[[ Data records, beginning ]]

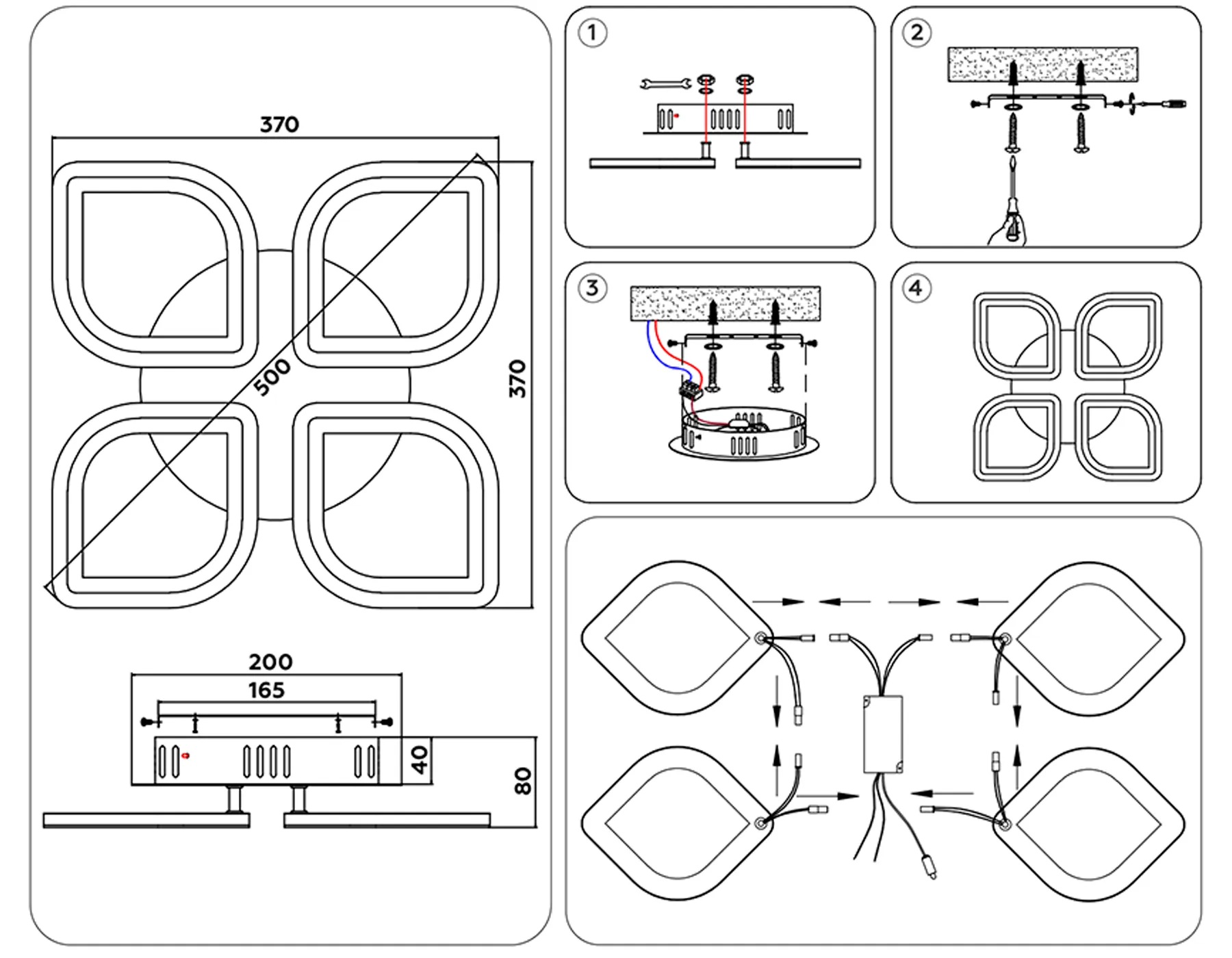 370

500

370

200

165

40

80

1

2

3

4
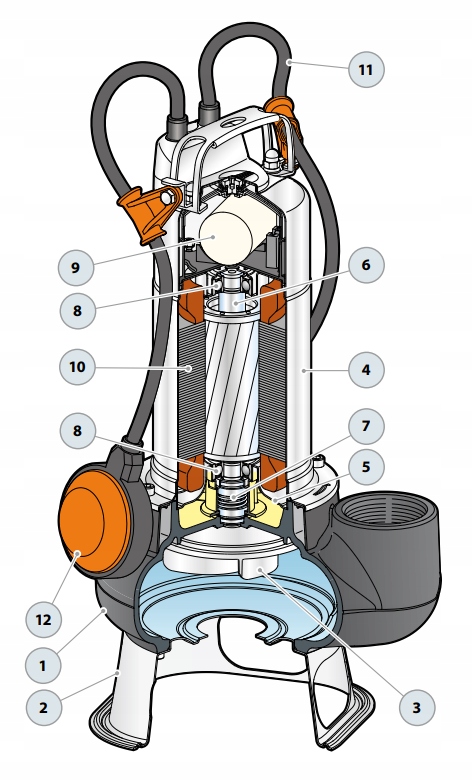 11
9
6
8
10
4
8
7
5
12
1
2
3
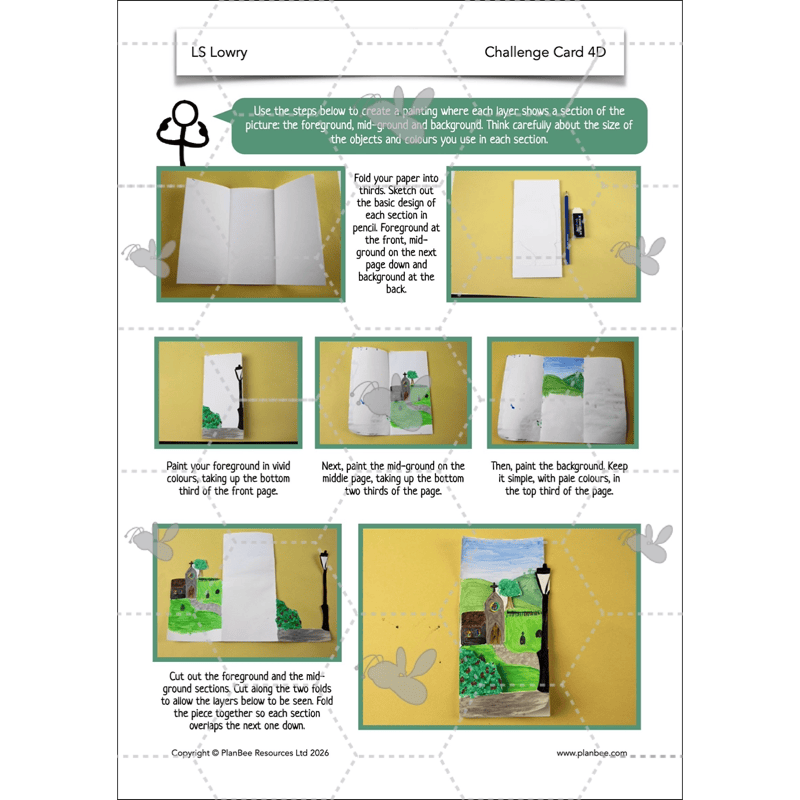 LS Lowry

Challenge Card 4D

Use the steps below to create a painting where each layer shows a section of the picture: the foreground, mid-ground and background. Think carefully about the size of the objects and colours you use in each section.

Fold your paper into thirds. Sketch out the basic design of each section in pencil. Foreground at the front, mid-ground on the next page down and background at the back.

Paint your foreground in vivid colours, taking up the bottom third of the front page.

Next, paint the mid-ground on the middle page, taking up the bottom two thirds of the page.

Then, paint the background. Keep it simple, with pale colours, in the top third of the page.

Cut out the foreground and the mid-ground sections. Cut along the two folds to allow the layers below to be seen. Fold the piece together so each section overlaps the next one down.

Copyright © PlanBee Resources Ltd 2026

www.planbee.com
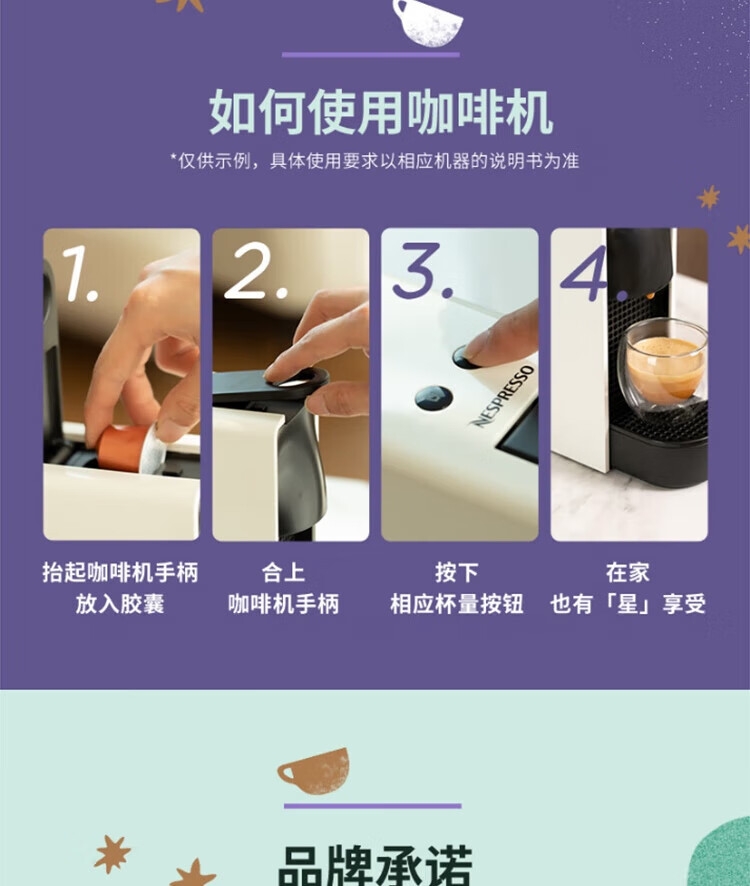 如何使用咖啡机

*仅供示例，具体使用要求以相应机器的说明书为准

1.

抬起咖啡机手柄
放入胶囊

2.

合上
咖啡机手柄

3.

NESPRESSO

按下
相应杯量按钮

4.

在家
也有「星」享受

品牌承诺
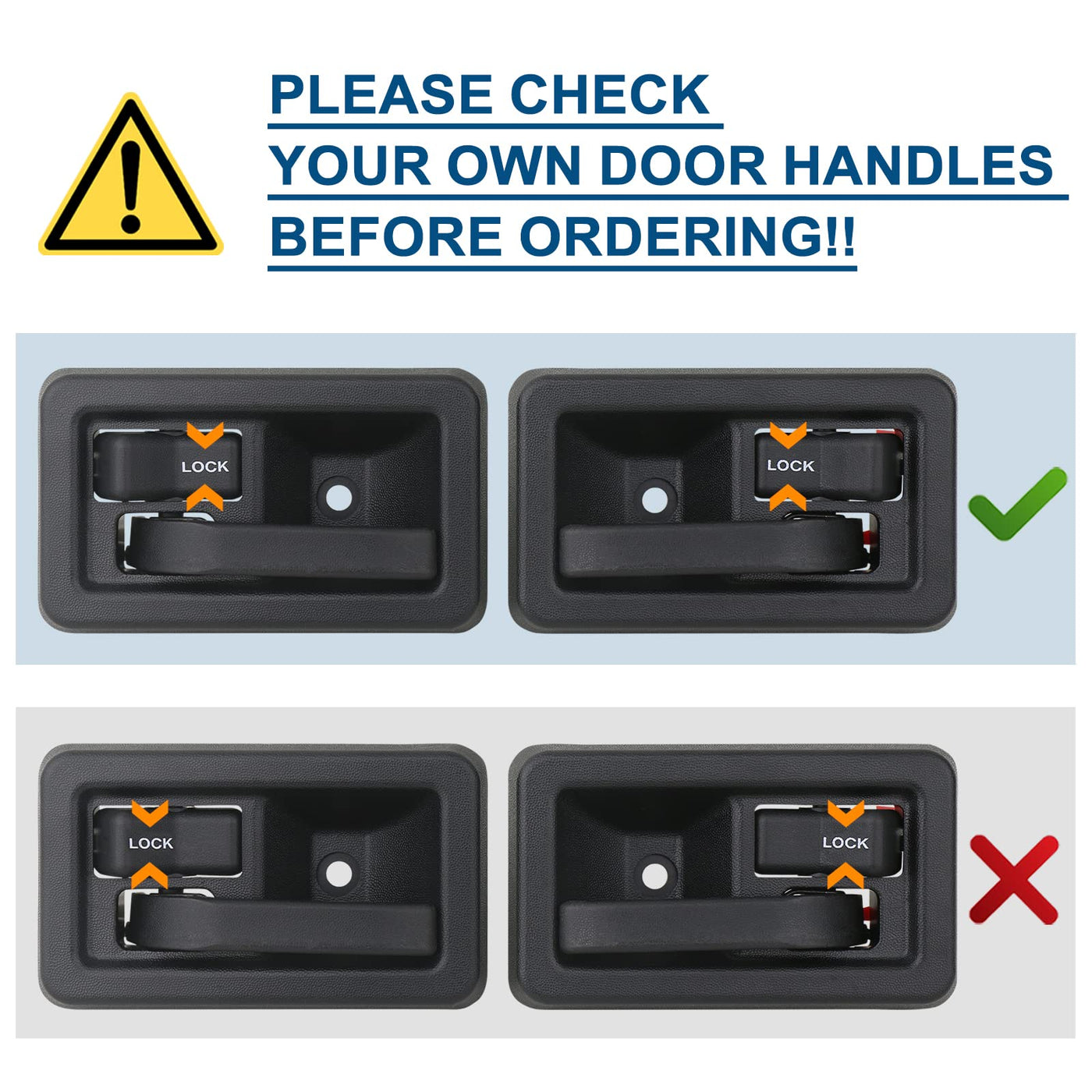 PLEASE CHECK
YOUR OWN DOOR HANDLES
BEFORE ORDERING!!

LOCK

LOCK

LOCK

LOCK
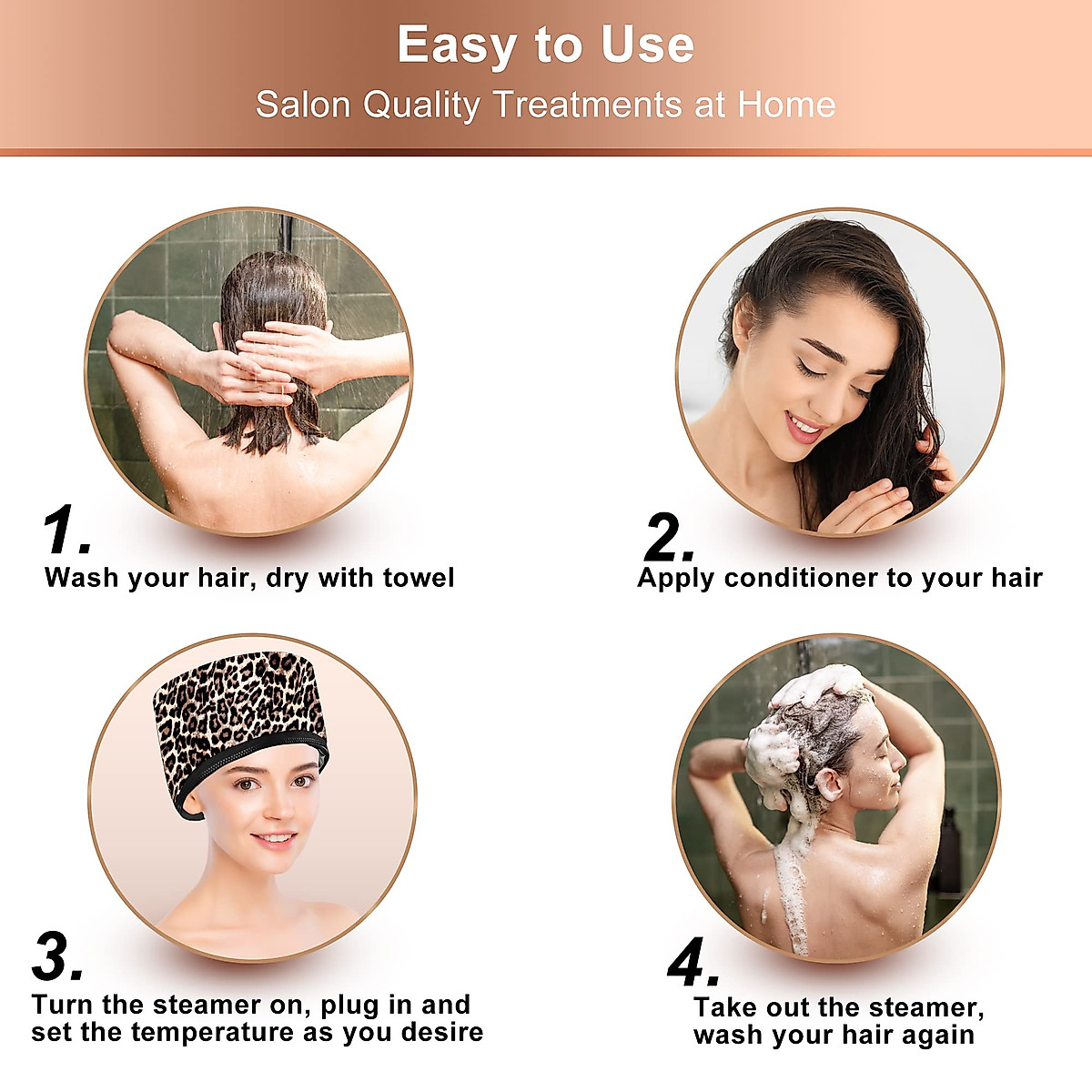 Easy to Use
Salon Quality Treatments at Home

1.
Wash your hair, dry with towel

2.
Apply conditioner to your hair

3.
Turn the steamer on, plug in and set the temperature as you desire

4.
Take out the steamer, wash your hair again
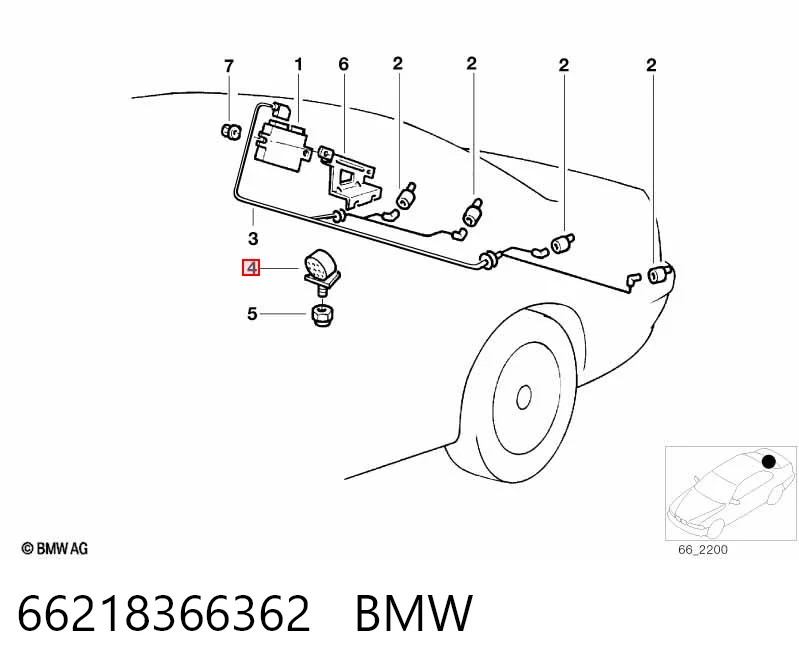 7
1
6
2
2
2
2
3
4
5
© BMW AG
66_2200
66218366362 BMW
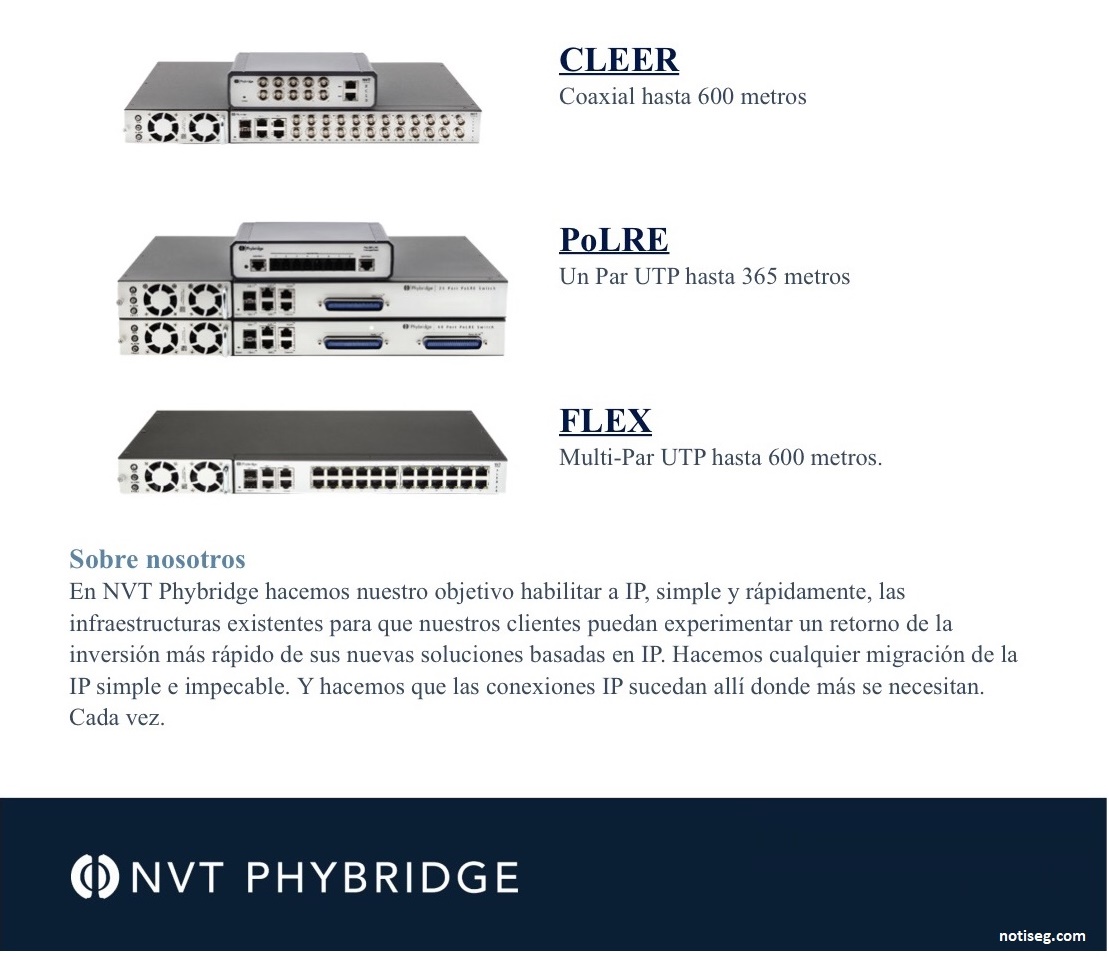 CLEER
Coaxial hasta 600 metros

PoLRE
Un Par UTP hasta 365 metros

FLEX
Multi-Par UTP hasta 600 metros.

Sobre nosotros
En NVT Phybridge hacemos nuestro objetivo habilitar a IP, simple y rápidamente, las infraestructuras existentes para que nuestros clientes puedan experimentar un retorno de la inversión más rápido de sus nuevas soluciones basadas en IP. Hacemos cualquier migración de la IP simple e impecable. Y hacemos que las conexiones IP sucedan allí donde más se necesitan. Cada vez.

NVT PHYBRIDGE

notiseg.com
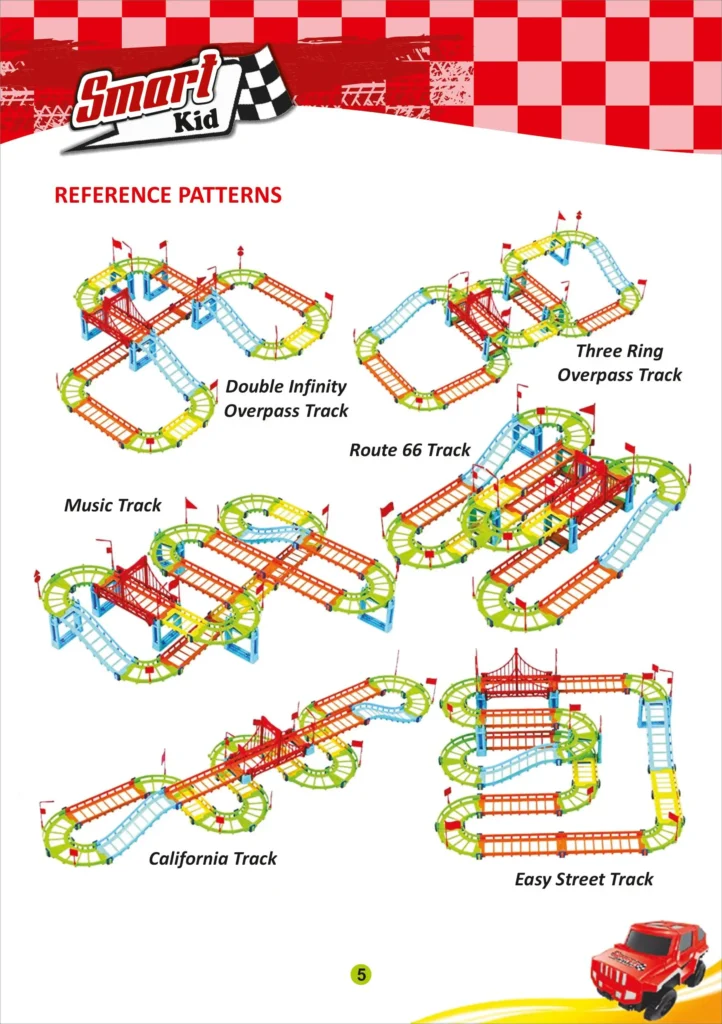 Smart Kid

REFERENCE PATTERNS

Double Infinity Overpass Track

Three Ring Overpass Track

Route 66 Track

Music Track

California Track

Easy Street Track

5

[[ Data records, end ]]

Work order = Drop the images and transcribe the entries above exactly.

Output below =
 370

500

370

200

165

40

80

1

2

3

4
 11
9
6
8
10
4
8
7
5
12
1
2
3
 LS Lowry

Challenge Card 4D

Use the steps below to create a painting where each layer shows a section of the picture: the foreground, mid-ground and background. Think carefully about the size of the objects and colours you use in each section.

Fold your paper into thirds. Sketch out the basic design of each section in pencil. Foreground at the front, mid-ground on the next page down and background at the back.

Paint your foreground in vivid colours, taking up the bottom third of the front page.

Next, paint the mid-ground on the middle page, taking up the bottom two thirds of the page.

Then, paint the background. Keep it simple, with pale colours, in the top third of the page.

Cut out the foreground and the mid-ground sections. Cut along the two folds to allow the layers below to be seen. Fold the piece together so each section overlaps the next one down.

Copyright © PlanBee Resources Ltd 2026

www.planbee.com
 如何使用咖啡机

*仅供示例，具体使用要求以相应机器的说明书为准

1.

抬起咖啡机手柄
放入胶囊

2.

合上
咖啡机手柄

3.

NESPRESSO

按下
相应杯量按钮

4.

在家
也有「星」享受

品牌承诺
 PLEASE CHECK
YOUR OWN DOOR HANDLES
BEFORE ORDERING!!

LOCK

LOCK

LOCK

LOCK
 Easy to Use
Salon Quality Treatments at Home

1.
Wash your hair, dry with towel

2.
Apply conditioner to your hair

3.
Turn the steamer on, plug in and set the temperature as you desire

4.
Take out the steamer, wash your hair again
 7
1
6
2
2
2
2
3
4
5
© BMW AG
66_2200
66218366362 BMW
 CLEER
Coaxial hasta 600 metros

PoLRE
Un Par UTP hasta 365 metros

FLEX
Multi-Par UTP hasta 600 metros.

Sobre nosotros
En NVT Phybridge hacemos nuestro objetivo habilitar a IP, simple y rápidamente, las infraestructuras existentes para que nuestros clientes puedan experimentar un retorno de la inversión más rápido de sus nuevas soluciones basadas en IP. Hacemos cualquier migración de la IP simple e impecable. Y hacemos que las conexiones IP sucedan allí donde más se necesitan. Cada vez.

NVT PHYBRIDGE

notiseg.com
 Smart Kid

REFERENCE PATTERNS

Double Infinity Overpass Track

Three Ring Overpass Track

Route 66 Track

Music Track

California Track

Easy Street Track

5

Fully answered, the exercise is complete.